I don’t know if any of you have read the ‘Girl Online’ series by Zoe Sugg? Well, I have, twice actually, and although at times they are a bit cringe and predictable, I did enjoy reading the blog parts of each books, because they talked about some really important things that definitely need to be addressed. This is where I got the idea for my post today – Someone else’s success is not your failure.
Now this is a pretty drastic thing; anything that includes the word ‘failure’ or ‘fail’ is, in my opinion, a really heavy subject. But just because a subject might be heavy or uncomfortable, doesn’t mean we shouldn’t openly discuss it. Everyone in the entire world is going to take away something different from this statement, because everyone has different life experiences which have led them to reading this today.

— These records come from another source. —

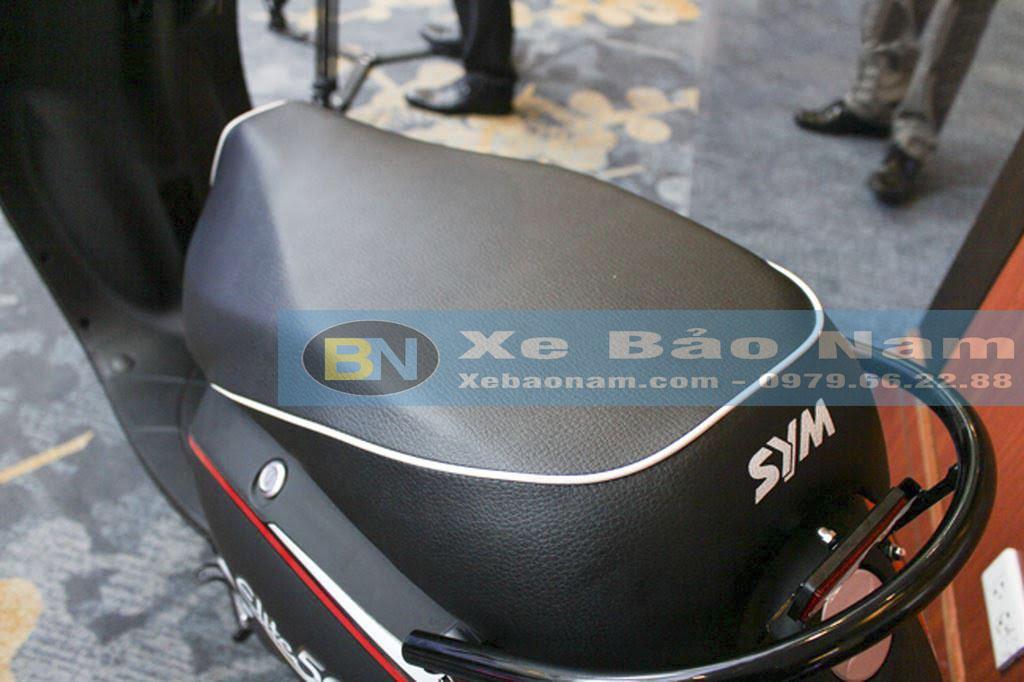 xe-ga-50cc-elite-den-nham-yen-xe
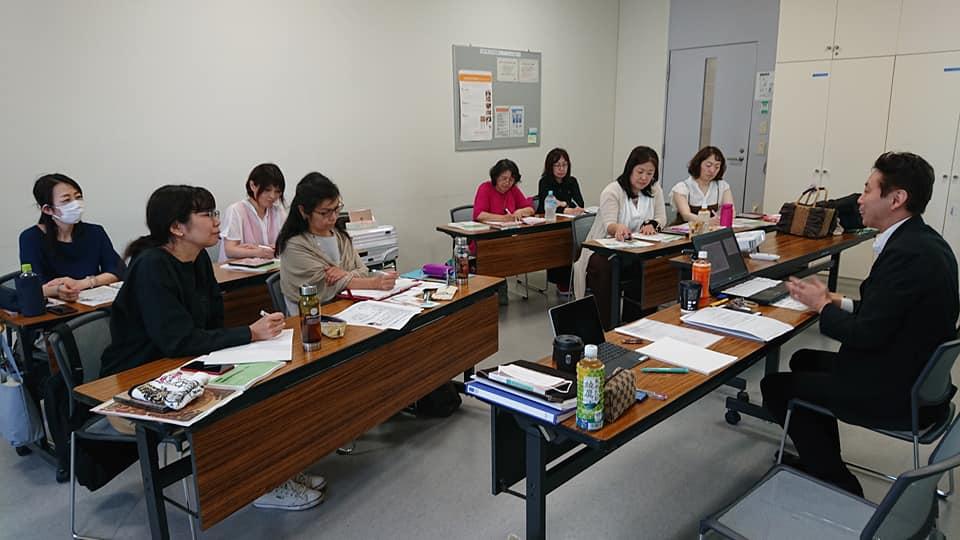 106495409 1467642040091313 8969886179861280920 n - 2020年7月3日、4日札幌にてTRT心理セラピー&ベビー手話スタンダード講座開催しました。
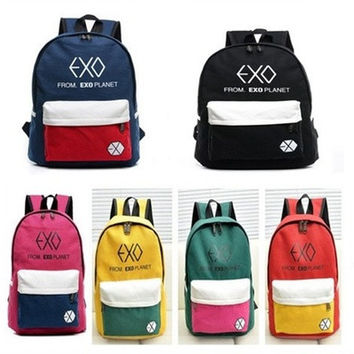 EXO FROMPLANET KRIS LUHAN SEHUN CANVAS BAG SCHOOLBAG BACKPACK KPOP NEW [8081692295]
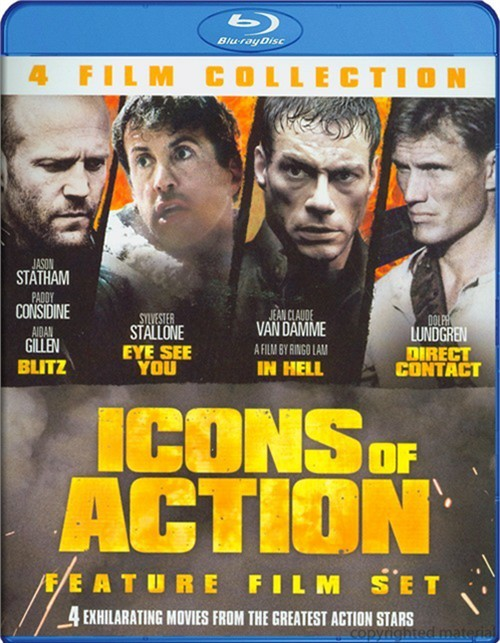 4 Film Icons Of Action Set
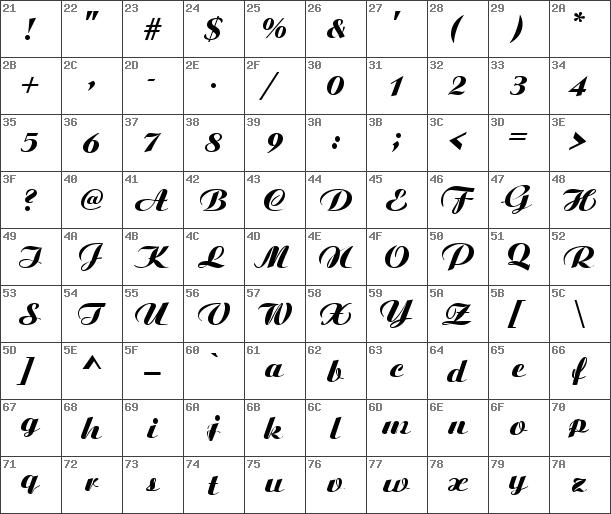 Aristocrat free font download.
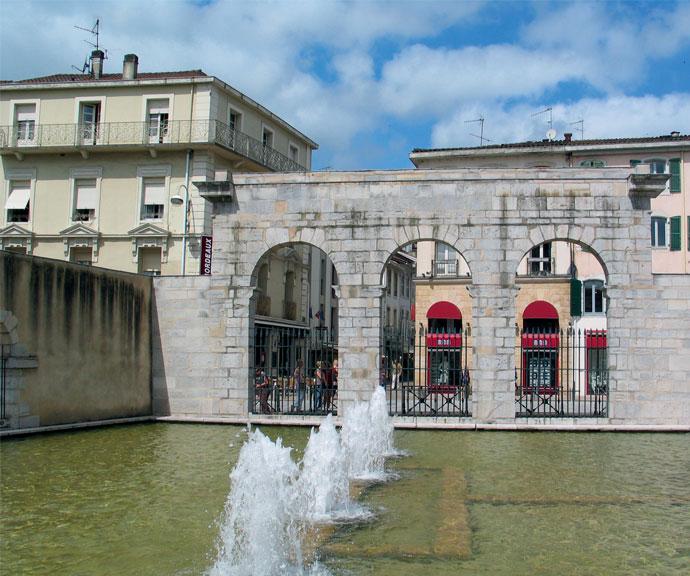 Fontaine d'eau chaude - Dax - SAGIM Immobilier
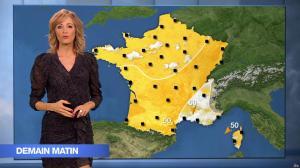 Stéphanie Duval à la Météo - 21/08/19 - 03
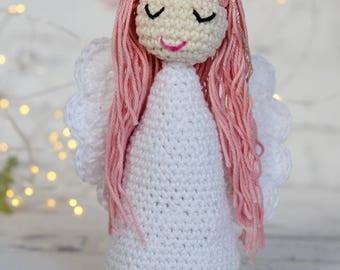 Angel crochet pattern, crochet angel amirugumi, 2 PDFs, English, Norwegian, instant download pattern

For me, this concept of myself feeling like a failure started when I was about 10. I have a brother who is only a year older than me, so we did everything together, including going to the same school. Being the older kid, he seemed to get all the attention, all the good marks and all the recognition for his achievements. He got school captain, got a big award at the end of the year and was one of the captains in the school’s boys soccer team. I, on the other hand, did not get captain (but one of the lower positions), ended up only getting a certificate for perseverance in my studies, and was a ‘benchwarmer’ of the B team in softball at my school.

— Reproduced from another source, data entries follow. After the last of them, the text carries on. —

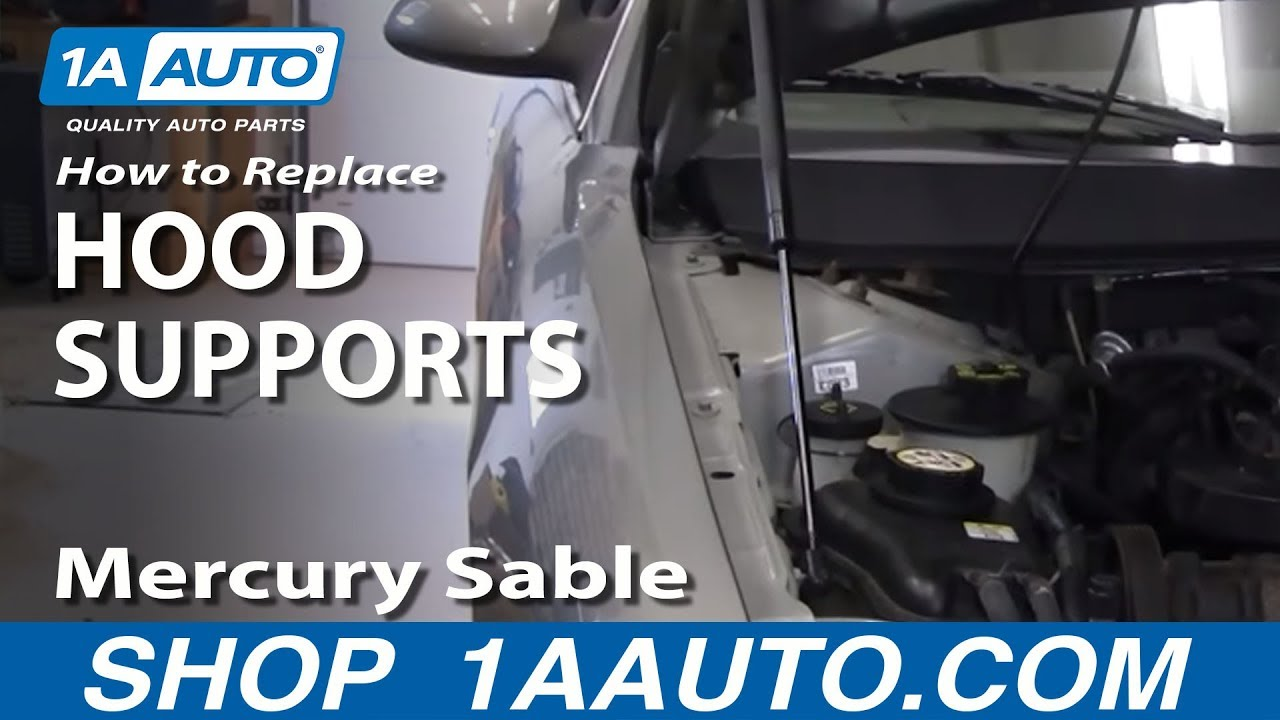 How to Replace Hood Lift Support 00-05 Mercury Sable
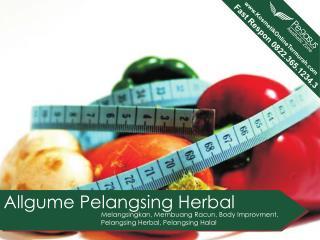 0822.365.1234.3, Obat Pelangsing Herbal, Obat Pelangsing Herbal Tanpa Efek Samping, Obat Pelangsing Paling Ampuh Dan Cep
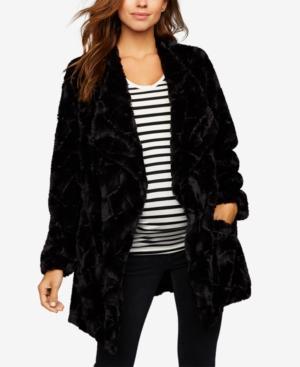 23e52daa3e0c3 Bb Dakota Maternity Faux-Fur Jacket In Black   ModeSens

Then in high school, my brother and I went to separate schools so we were no longer ‘competing’ in the same sphere, so to speak. Instead at my school, I found that I was comparing myself to all the other people in my grade, wondering why now, after all these years, am I still only average, when my friends are doing so well and are achieving recognition and awards in everything that I think I tried harder in? In Year 12, there was the big award ceremony for all graduating students to recognise the achievements of each student in sporting and academics. I participated in everything at my school, I even did advanced classes, and I studied so much I didn’t have much of a social life. So when it came around to announcing the awards I was so eager to find out what award I would get, only to realise by the end of the day that I didn’t receive a single award. I was devastated. And to add to that disappointment, was when I realised every single one of my friends got an award, but I didn’t. It took me ages to get over the disappointment I felt in myself for not achieving what my friends seemingly achieved so easily.

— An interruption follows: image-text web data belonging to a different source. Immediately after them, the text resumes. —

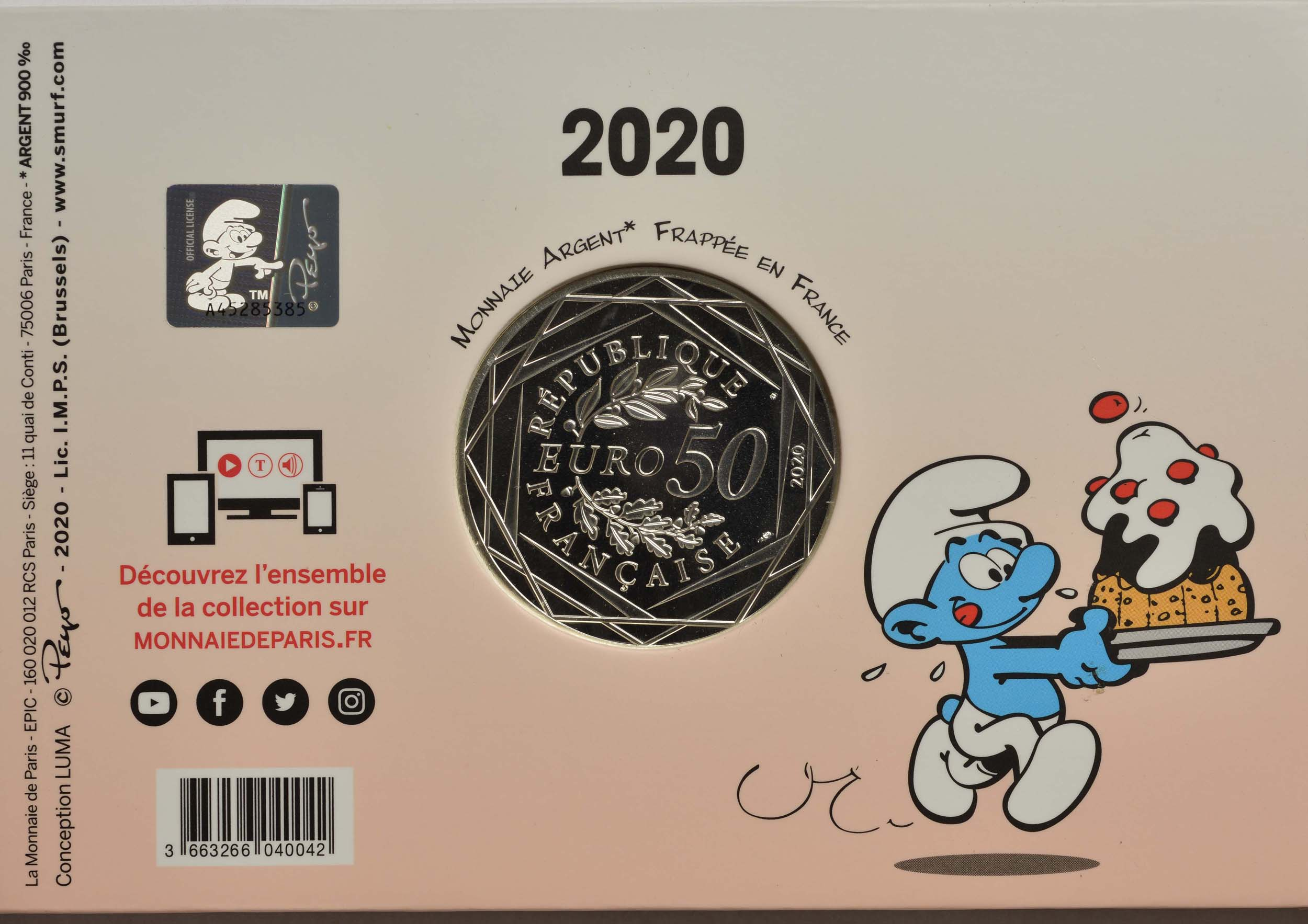 Rückseite:Frankreich : 50 Euro hungriger Schlumpf  2020 Stgl.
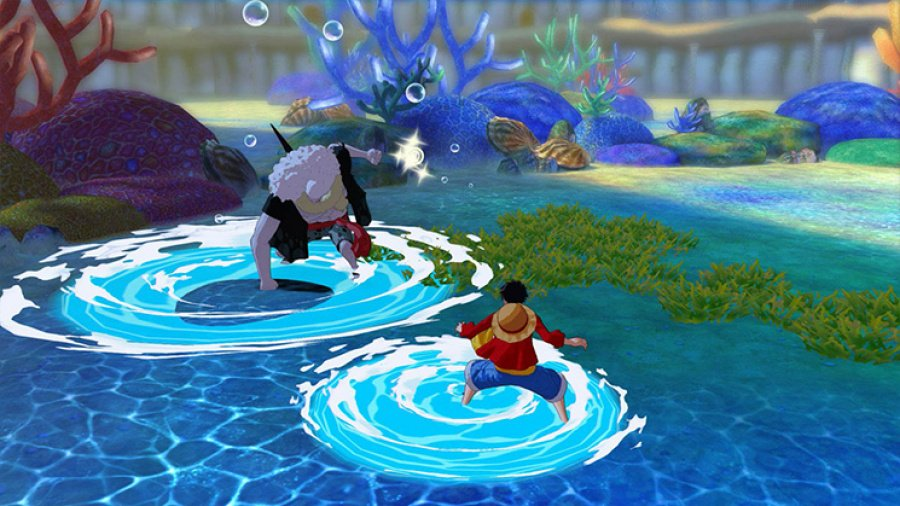 One Piece Unlimited World Red - Deluxe Edition Review - Screenshot 1 of 7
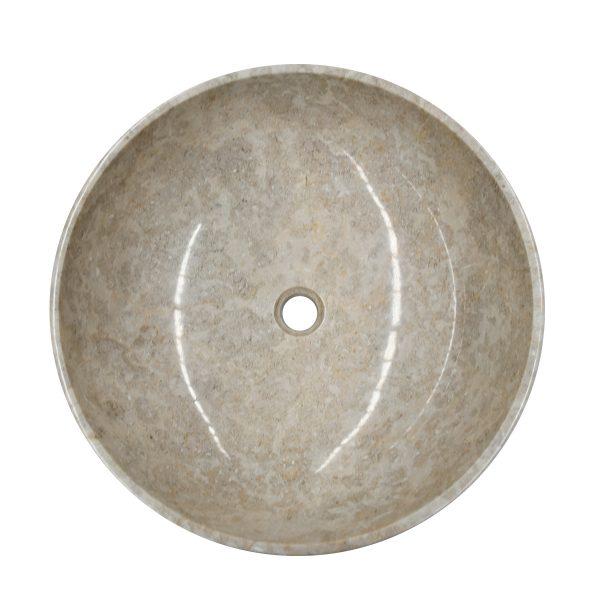 Ovalin de mármol crema eos m 079MM-EOS-CR-4545-278
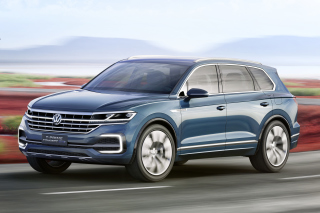 Free Volkswagen T Prime Concept GTE Picture for Android, iPhone and iPad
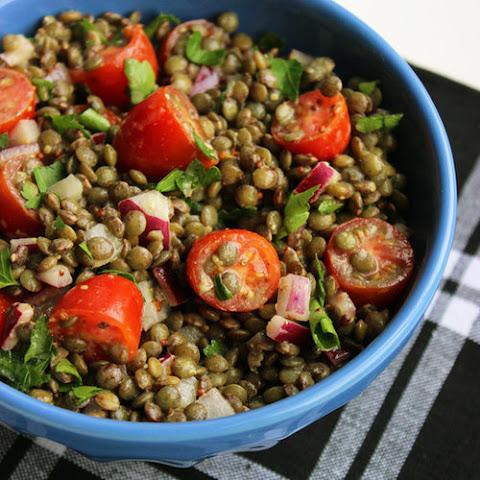 Dinner Tonight: Roasted Tomato Lentil Salad with Crispy Shallots ...
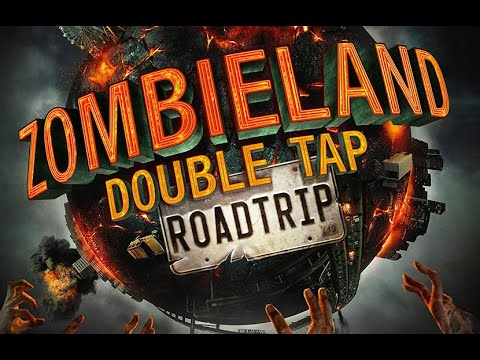Zombieland Double Tap Road Trip Gameplay |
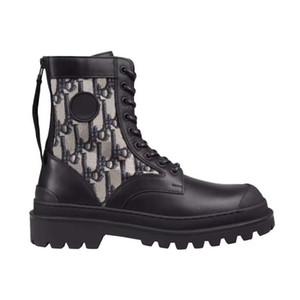 Männer Frauen Oblique Knöchel Martin Stiefel Rois Stiefel Nylon Derby Explorer Kalbsleder Trainer Qualitäts-Schwarz-Leder-Schuhe Fashion Outdoor-Schuh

It took me 19 years to figure out that despite all the disappointment and jealousy I felt over the years, someone else’s success was REALLY not my failure at all. I realised that my friends clearly did work super hard for what they achieved, which just drove me to work harder too. And when I compared my sporting achievements to my brother, that was crazy considering, it was two different sports, and two different year groups. I can see now with clear eyes that there was really no need to feel all that disappointment in myself for things that were out of my control.
The worst part is, that when that green-eyed monster appears, it can cause you to resent being friends with such successful people, and being related to people who seem to get everything they’ve ever wanted, especially when you both did the same thing but they came out on top. What needs to be mentioned is, something that I realised last year actually, we are all different and it is no that person’s fault that they got the award and you didn’t, it’s no one’s fault. It is just something that happens and is beyond our control, but it does not mean that it is the fault of our friend; they didn’t wake up one morning and think I am going to do really well in this test to make Soph feel bad, that’s just not how the world works. I always want what is best for the people in my life, I want them to know that I am there for them and am so proud of them for their achievements because they deserve all the happiness in the world, and the sooner everyone realises this, the better the world will be – no one needs the sort of negativity that arises from jealousy, it makes for an ugly world and we don’t need that.
No matter where you are in life, there will always be someone who is more successful than you, but that goes both ways. I might think that I want to be just like my friend who is an amazing runner, but maybe she is thinking, I wish I had the organisational and motivational skills that Soph has. You really never know, because everyone wants to succeed but it doesn’t mean we have to tear ourselves and others down in the process, just because we didn’t quite get what we were hoping for in that particular scenario.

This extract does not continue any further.